Hi Alex, Alex Band wrote: [...]
As soon as the Registry is updated and the resources are associated with the new holder, the LIR can optionally request a resource certificate for it. This does mean that a transition is not seamless; there is a gap where there is no certificate and no ROA, which has an effect on the RPKI validity state of the associated BGP announcements. More on that below.
Let's assume that there was a certificate for the full block of the current holder. Part of that space moves to a new holder. While it is "obvious", that there's no certificate for that space, it would also be "obvious", that the encompassing certificate would have to become invalid, e.g. by being revoked by the CA. Correct? If the answer is yes, such a transfer would endanger the routing stability of *both* parties? Wilfried.
Technically that shouldn't be an issue, but the selling party might be selling only a part of a certain allocation, leaving that prefix invalid and the new party need to be able to create a new valid ROA directly after the transfer.

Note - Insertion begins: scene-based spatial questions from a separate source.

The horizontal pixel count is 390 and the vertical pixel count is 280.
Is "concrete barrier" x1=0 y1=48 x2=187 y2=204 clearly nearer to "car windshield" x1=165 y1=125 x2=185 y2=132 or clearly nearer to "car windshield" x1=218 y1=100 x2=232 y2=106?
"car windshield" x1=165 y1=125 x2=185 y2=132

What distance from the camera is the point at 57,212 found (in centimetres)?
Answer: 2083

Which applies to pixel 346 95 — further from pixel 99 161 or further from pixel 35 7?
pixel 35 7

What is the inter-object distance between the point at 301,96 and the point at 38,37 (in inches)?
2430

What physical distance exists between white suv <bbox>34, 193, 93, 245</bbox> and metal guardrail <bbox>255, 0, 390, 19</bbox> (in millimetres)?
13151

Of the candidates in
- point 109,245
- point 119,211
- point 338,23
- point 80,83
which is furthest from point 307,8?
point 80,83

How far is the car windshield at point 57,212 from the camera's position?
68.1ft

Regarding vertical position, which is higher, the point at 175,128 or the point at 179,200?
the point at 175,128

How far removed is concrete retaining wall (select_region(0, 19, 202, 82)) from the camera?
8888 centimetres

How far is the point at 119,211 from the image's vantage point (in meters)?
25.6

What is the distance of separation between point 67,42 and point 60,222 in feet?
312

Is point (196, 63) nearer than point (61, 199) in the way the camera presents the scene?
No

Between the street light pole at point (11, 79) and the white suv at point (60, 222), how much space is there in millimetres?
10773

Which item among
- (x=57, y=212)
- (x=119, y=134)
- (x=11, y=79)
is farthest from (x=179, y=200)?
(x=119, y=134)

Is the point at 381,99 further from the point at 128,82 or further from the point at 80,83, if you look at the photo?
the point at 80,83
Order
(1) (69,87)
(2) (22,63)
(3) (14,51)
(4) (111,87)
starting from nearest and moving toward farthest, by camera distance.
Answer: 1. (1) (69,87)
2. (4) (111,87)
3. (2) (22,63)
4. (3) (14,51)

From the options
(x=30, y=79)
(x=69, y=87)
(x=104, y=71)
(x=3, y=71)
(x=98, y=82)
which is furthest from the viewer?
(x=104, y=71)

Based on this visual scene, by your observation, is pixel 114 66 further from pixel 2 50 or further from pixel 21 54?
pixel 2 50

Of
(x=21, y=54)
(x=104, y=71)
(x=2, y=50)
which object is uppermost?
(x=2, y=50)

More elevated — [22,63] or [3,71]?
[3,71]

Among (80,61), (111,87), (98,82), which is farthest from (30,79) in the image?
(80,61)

The BGP announcement of a prefix will *not* be invalid in this case (a common misconception). There are three validity states of BGP announcements in relation to ROAs to consider:
- valid (ROA exists) - invalid (ROA exists for the prefix, but for a different ASN or max prefix length) - unknown (no ROA exists for the prefix)
So while a transfer is ongoing, the associated BGP announcements will be "unknown" because no ROA exists (yet). If this is a problem, because operators would like a system where any BGP announcement should be "valid" at all times for it to be routed, our system and processes would have to be changed to facilitate that.
Not sure btw if the current RPKI system implementation checks ROA's for that specific LIR after a transfer is done... ( Alex B might know the answer on that ... )
As said, the process is fully automated so no action is required from the transferring LIR. The LIR who receives the resources is free to request a certificate and create ROAs, if they so choose.